Problem to solve :: Render the data below as a Markdown table with the columns "No." and "Text", placing each nonblank line in its own numbered row and omitting the pictures.

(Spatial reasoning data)
— START —

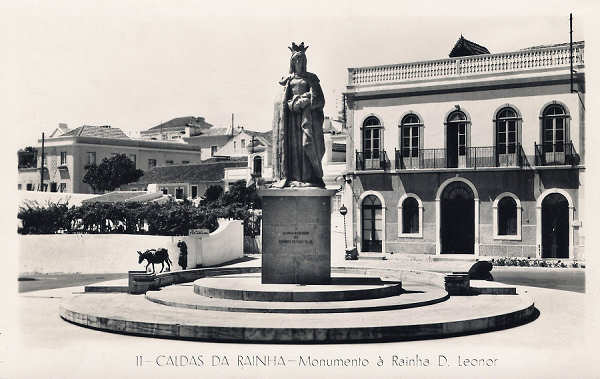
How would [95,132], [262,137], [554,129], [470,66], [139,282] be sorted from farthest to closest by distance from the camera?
1. [262,137]
2. [95,132]
3. [470,66]
4. [554,129]
5. [139,282]

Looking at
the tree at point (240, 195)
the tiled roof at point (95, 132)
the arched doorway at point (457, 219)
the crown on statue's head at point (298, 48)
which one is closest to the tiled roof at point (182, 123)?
the tiled roof at point (95, 132)

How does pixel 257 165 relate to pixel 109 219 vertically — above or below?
above

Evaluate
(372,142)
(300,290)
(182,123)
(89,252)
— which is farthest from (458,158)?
(182,123)

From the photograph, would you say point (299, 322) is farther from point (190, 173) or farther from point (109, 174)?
point (109, 174)

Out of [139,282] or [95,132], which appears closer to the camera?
[139,282]

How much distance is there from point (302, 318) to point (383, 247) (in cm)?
2408

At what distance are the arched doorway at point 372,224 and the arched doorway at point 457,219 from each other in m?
3.11

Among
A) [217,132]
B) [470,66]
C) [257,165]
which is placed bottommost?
[257,165]

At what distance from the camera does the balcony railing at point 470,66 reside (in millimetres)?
33719

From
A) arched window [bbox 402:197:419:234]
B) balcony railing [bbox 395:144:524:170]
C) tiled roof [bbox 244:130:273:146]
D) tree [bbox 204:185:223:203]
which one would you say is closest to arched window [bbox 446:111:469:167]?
balcony railing [bbox 395:144:524:170]

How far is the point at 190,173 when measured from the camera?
61156 millimetres

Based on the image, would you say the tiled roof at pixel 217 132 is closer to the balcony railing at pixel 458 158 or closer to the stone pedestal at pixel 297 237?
the balcony railing at pixel 458 158

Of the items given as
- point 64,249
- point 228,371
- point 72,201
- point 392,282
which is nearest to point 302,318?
point 228,371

— END —

Exercise response ::
| No. | Text |
|---|---|
| 1 | How would [95,132], [262,137], [554,129], [470,66], [139,282] be sorted from farthest to closest by distance from the camera? |
| 2 | 1. [262,137] |
| 3 | 2. [95,132] |
| 4 | 3. [470,66] |
| 5 | 4. [554,129] |
| 6 | 5. [139,282] |
| 7 | Looking at |
| 8 | the tree at point (240, 195) |
| 9 | the tiled roof at point (95, 132) |
| 10 | the arched doorway at point (457, 219) |
| 11 | the crown on statue's head at point (298, 48) |
| 12 | which one is closest to the tiled roof at point (182, 123)? |
| 13 | the tiled roof at point (95, 132) |
| 14 | How does pixel 257 165 relate to pixel 109 219 vertically — above or below? |
| 15 | above |
| 16 | Evaluate |
| 17 | (372,142) |
| 18 | (300,290) |
| 19 | (182,123) |
| 20 | (89,252) |
| 21 | — which is farthest from (458,158)? |
| 22 | (182,123) |
| 23 | From the photograph, would you say point (299, 322) is farther from point (190, 173) or farther from point (109, 174)? |
| 24 | point (109, 174) |
| 25 | Out of [139,282] or [95,132], which appears closer to the camera? |
| 26 | [139,282] |
| 27 | How much distance is there from point (302, 318) to point (383, 247) (in cm)? |
| 28 | 2408 |
| 29 | At what distance are the arched doorway at point 372,224 and the arched doorway at point 457,219 from each other in m? |
| 30 | 3.11 |
| 31 | Among |
| 32 | A) [217,132] |
| 33 | B) [470,66] |
| 34 | C) [257,165] |
| 35 | which is placed bottommost? |
| 36 | [257,165] |
| 37 | At what distance from the camera does the balcony railing at point 470,66 reside (in millimetres)? |
| 38 | 33719 |
| 39 | From |
| 40 | A) arched window [bbox 402:197:419:234] |
| 41 | B) balcony railing [bbox 395:144:524:170] |
| 42 | C) tiled roof [bbox 244:130:273:146] |
| 43 | D) tree [bbox 204:185:223:203] |
| 44 | which one would you say is closest to arched window [bbox 446:111:469:167]? |
| 45 | balcony railing [bbox 395:144:524:170] |
| 46 | How far is the point at 190,173 when measured from the camera? |
| 47 | 61156 millimetres |
| 48 | Based on the image, would you say the tiled roof at pixel 217 132 is closer to the balcony railing at pixel 458 158 or closer to the stone pedestal at pixel 297 237? |
| 49 | the balcony railing at pixel 458 158 |
| 50 | Of the items given as |
| 51 | - point 64,249 |
| 52 | - point 228,371 |
| 53 | - point 72,201 |
| 54 | - point 392,282 |
| 55 | which is nearest to point 302,318? |
| 56 | point 228,371 |